We begin with C. S. Lewis for several reasons. His influence as a writer has been as great as anyone who wrote of a mystical experience in recent times. He bridges the ancient and modern worlds, and he bridges the wildest Romanticism with the most prosaic Church of England. Today he is still considered one of the greatest experts in medieval and Renaissance literature. He could be a rigid logician and he always bested his opponents (with perhaps one exception) during public debates at Oxford, but his life’s course was set by a childhood experience beyond all reason.
This example of a mystical experience is not unique in its occurrence during childhood, but it is nearly unique in how articulate the author is able to describe it some 45 years after the fact. But then, as he says later, “in a sense the central story of my life is about nothing else.”
…..The thing has been much better done by Traherne and Wordsworth, but every man must tell his own tale.
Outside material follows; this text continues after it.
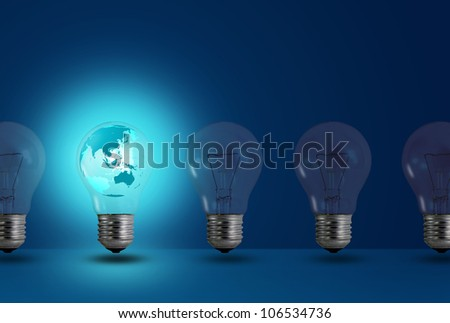 map inside glow among other light bulb on a blue background - stock photo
The first is itself the memory of a memory. As I stood beside a flowering currant bush on a summer day there suddenly arose in me without warning, and as if from a depth not fo years but of centuries, the memory of that earlier morning at the Old House when my brother had brought me his toy garden into the nursery. It is difficult to find words strong enough for the sensation which came over me; Milton’s “enormous bliss”of Eden (giving the full, ancient meaning to “enormous”) comes somewhere near it. It was a sensation, of course, of desire; but desire for what? not, certainly, for a biscuit tin filled with moss, nor even (though that came into it) for my own past. [“Oh, I desire too much.”] –and before I knew what I desired, the desire itself was gone, the whole glimpse withdrawn, the world turned commonplace again, or only stirred by a longing for the longing that had just ceased. It had taken only a moment of time; and in a certain sense everything else that had ever happened to me was insignificant in comparison.
–C. S. Lewis, Surprised by Joy. New York: Harcourt, Brace & C0., 1955. @ C. S. Lewis Pte. Ltd.